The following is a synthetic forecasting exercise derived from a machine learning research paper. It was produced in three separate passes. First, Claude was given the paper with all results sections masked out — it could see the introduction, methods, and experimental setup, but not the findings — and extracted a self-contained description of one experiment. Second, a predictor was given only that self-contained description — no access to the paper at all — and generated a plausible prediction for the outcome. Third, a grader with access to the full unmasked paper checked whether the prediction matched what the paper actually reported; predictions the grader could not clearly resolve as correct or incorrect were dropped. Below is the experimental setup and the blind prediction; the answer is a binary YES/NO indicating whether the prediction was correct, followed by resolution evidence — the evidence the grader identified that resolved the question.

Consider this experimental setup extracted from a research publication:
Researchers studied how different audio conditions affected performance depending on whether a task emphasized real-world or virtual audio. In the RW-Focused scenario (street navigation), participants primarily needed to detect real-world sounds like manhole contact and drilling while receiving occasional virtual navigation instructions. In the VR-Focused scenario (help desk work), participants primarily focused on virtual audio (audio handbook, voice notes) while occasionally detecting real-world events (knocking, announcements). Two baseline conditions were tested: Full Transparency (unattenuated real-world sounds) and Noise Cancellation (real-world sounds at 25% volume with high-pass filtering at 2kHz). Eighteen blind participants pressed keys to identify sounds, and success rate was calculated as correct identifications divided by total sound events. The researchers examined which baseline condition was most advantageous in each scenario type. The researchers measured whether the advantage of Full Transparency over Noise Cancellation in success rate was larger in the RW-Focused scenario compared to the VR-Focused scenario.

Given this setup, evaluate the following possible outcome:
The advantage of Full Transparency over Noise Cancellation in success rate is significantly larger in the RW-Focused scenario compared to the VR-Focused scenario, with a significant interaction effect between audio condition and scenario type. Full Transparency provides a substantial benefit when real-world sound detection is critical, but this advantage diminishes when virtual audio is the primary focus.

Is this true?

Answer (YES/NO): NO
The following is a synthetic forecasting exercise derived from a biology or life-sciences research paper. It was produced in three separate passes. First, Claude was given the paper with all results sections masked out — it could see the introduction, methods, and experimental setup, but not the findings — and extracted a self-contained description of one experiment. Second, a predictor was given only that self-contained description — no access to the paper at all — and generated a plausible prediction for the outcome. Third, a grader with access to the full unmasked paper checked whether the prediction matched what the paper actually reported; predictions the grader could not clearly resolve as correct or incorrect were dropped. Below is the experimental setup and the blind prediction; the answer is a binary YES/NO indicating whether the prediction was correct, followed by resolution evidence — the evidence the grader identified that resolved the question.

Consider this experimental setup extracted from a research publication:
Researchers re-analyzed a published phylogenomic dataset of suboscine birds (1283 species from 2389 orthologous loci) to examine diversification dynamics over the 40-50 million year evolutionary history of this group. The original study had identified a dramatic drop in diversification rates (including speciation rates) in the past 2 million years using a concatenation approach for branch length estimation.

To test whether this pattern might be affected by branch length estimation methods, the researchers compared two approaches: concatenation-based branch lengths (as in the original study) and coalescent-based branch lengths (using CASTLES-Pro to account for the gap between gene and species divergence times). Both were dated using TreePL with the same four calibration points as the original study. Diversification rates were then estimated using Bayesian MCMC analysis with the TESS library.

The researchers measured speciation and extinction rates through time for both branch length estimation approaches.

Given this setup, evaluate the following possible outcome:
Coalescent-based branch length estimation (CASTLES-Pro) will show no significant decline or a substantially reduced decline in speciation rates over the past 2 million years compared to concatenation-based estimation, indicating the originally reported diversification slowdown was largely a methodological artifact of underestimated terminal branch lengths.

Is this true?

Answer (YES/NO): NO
******************************
Work item> Copy the listing above. Match every line exactly.

Answer for the task>
The following is a synthetic forecasting exercise derived from a machine learning research paper. It was produced in three separate passes. First, Claude was given the paper with all results sections masked out — it could see the introduction, methods, and experimental setup, but not the findings — and extracted a self-contained description of one experiment. Second, a predictor was given only that self-contained description — no access to the paper at all — and generated a plausible prediction for the outcome. Third, a grader with access to the full unmasked paper checked whether the prediction matched what the paper actually reported; predictions the grader could not clearly resolve as correct or incorrect were dropped. Below is the experimental setup and the blind prediction; the answer is a binary YES/NO indicating whether the prediction was correct, followed by resolution evidence — the evidence the grader identified that resolved the question.

Consider this experimental setup extracted from a research publication:
Researchers studied how different audio conditions affected performance depending on whether a task emphasized real-world or virtual audio. In the RW-Focused scenario (street navigation), participants primarily needed to detect real-world sounds like manhole contact and drilling while receiving occasional virtual navigation instructions. In the VR-Focused scenario (help desk work), participants primarily focused on virtual audio (audio handbook, voice notes) while occasionally detecting real-world events (knocking, announcements). Two baseline conditions were tested: Full Transparency (unattenuated real-world sounds) and Noise Cancellation (real-world sounds at 25% volume with high-pass filtering at 2kHz). Eighteen blind participants pressed keys to identify sounds, and success rate was calculated as correct identifications divided by total sound events. The researchers examined which baseline condition was most advantageous in each scenario type. The researchers measured whether the advantage of Full Transparency over Noise Cancellation in success rate was larger in the RW-Focused scenario compared to the VR-Focused scenario.

Given this setup, evaluate the following possible outcome:
The advantage of Full Transparency over Noise Cancellation in success rate is significantly larger in the RW-Focused scenario compared to the VR-Focused scenario, with a significant interaction effect between audio condition and scenario type. Full Transparency provides a substantial benefit when real-world sound detection is critical, but this advantage diminishes when virtual audio is the primary focus.

Is this true?

Answer (YES/NO): NO
The following is a synthetic forecasting exercise derived from a biology or life-sciences research paper. It was produced in three separate passes. First, Claude was given the paper with all results sections masked out — it could see the introduction, methods, and experimental setup, but not the findings — and extracted a self-contained description of one experiment. Second, a predictor was given only that self-contained description — no access to the paper at all — and generated a plausible prediction for the outcome. Third, a grader with access to the full unmasked paper checked whether the prediction matched what the paper actually reported; predictions the grader could not clearly resolve as correct or incorrect were dropped. Below is the experimental setup and the blind prediction; the answer is a binary YES/NO indicating whether the prediction was correct, followed by resolution evidence — the evidence the grader identified that resolved the question.

Consider this experimental setup extracted from a research publication:
Researchers re-analyzed a published phylogenomic dataset of suboscine birds (1283 species from 2389 orthologous loci) to examine diversification dynamics over the 40-50 million year evolutionary history of this group. The original study had identified a dramatic drop in diversification rates (including speciation rates) in the past 2 million years using a concatenation approach for branch length estimation.

To test whether this pattern might be affected by branch length estimation methods, the researchers compared two approaches: concatenation-based branch lengths (as in the original study) and coalescent-based branch lengths (using CASTLES-Pro to account for the gap between gene and species divergence times). Both were dated using TreePL with the same four calibration points as the original study. Diversification rates were then estimated using Bayesian MCMC analysis with the TESS library.

The researchers measured speciation and extinction rates through time for both branch length estimation approaches.

Given this setup, evaluate the following possible outcome:
Coalescent-based branch length estimation (CASTLES-Pro) will show no significant decline or a substantially reduced decline in speciation rates over the past 2 million years compared to concatenation-based estimation, indicating the originally reported diversification slowdown was largely a methodological artifact of underestimated terminal branch lengths.

Is this true?

Answer (YES/NO): NO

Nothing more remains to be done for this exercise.